ADDENDUM : talked to Drew about this, he made me aware of two issues. One thing I should state clearly : when you are changing the duration of the cubic, you are not just changing how long you take to follow the same curve. Obviously changing the rate of change of the parameter would change the acceleration, but that would also change the start & end velocity. In the math we did here previously, we are scaling the duration of the curve while keeping the real-time start & end velocity constant, which means that we are changing the parametric velocity of the ends of the curve. That means the curve actually has a different shape as you scale the duration.

The other note is that it might be possible to have seperate accel/decel parameters by using a different "max accel" parameter for A(0) and A(1), since you are generally at max accel at the start and decelerating at the end. That's not necessarilly true if the start & end velocities are not zero so maybe a bit more thought is needed, but in general the idea of using different maxaccel to get a control over accel & decel seems possible.

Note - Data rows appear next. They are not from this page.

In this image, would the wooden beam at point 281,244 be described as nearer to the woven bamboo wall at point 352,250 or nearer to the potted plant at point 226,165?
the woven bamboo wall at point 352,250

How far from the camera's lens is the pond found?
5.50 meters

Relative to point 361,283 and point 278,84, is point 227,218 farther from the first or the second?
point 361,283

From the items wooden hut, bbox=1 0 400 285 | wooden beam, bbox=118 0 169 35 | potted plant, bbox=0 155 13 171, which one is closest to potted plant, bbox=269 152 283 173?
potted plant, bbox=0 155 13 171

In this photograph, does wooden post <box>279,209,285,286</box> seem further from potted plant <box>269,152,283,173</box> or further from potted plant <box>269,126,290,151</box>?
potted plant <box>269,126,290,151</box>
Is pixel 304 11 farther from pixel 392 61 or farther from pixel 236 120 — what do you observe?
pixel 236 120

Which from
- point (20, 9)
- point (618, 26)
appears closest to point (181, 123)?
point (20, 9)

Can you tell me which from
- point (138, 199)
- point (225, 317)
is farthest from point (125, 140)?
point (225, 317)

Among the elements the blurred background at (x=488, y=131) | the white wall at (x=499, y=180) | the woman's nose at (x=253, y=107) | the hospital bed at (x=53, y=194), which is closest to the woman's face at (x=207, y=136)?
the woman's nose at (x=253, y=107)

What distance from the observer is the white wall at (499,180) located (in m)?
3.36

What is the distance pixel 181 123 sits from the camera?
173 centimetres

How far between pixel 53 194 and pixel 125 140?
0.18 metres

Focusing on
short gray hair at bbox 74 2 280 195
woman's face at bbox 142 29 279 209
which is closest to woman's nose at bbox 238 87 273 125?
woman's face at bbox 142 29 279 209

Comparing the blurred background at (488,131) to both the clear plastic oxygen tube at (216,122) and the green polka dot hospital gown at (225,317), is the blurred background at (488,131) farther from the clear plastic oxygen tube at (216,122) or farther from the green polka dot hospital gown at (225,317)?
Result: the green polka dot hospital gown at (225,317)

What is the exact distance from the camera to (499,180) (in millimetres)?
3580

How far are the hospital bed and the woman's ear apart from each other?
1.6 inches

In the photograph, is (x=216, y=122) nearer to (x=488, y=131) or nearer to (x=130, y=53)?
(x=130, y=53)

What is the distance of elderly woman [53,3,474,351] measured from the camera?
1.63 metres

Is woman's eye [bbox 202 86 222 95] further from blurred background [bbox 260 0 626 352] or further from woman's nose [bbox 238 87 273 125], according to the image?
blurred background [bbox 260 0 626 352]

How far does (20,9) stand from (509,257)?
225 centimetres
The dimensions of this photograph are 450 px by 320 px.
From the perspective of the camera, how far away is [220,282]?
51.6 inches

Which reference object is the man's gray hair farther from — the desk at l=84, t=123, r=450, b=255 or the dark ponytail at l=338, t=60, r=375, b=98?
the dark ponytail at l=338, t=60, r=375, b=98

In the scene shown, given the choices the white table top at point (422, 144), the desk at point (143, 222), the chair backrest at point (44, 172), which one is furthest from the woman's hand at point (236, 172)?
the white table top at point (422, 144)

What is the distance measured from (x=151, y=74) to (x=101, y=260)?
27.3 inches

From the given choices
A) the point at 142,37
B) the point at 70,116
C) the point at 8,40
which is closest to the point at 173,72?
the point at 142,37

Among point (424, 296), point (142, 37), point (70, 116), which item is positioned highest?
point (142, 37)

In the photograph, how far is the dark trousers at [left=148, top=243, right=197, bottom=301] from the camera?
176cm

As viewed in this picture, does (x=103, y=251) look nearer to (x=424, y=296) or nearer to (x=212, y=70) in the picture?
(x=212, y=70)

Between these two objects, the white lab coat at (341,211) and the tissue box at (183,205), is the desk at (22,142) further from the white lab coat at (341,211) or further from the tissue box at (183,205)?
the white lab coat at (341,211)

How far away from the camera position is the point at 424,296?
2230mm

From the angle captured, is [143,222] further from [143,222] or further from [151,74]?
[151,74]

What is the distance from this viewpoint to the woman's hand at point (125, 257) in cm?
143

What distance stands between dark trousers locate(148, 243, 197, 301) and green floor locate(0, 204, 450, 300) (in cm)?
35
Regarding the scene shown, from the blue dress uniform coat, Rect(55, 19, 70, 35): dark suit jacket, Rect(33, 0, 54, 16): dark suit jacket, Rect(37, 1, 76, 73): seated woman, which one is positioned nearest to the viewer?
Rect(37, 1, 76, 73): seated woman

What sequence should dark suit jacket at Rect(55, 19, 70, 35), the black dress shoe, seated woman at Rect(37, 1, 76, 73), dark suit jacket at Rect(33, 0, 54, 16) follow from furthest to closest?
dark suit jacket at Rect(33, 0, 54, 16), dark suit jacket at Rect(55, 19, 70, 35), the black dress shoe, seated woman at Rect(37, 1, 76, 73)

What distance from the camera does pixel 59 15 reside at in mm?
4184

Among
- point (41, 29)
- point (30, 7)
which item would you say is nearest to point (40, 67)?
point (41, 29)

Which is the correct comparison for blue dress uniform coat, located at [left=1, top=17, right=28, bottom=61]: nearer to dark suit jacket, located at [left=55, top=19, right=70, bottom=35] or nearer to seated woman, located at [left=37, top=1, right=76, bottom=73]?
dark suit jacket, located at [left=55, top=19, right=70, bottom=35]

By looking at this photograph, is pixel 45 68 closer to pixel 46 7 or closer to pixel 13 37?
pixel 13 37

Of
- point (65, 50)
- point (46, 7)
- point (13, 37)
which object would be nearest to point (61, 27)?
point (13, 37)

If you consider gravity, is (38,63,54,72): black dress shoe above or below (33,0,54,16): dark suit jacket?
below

BTW you can also acheive the same purpose using a piecewise quadratic. To use a piecewise quadratic you have 3 phases of travel :

```phase 1 : accelerate up to max velocity
phase 2 : travel linearly at max velocity
phase 3 : decelerate to hit target
```
So in phase 1 you are fitting the end points {X0,V0} and ending max velocity. The maths for piecewise quadratic are slightly simpler, but the logic is quite a bit more complex because you have to figure out what phase to use and also handle the degenerate cases where phase 2 is not needed because you're close enough to the target.

I find the cubic is more appealing because you can just do the math and get an answer. There is one advantage of the piecewise solution, which is that you can have seperate max accel parameters for the acceleration and deceleration parts of the curve, which can give you non-time-symmetric curves.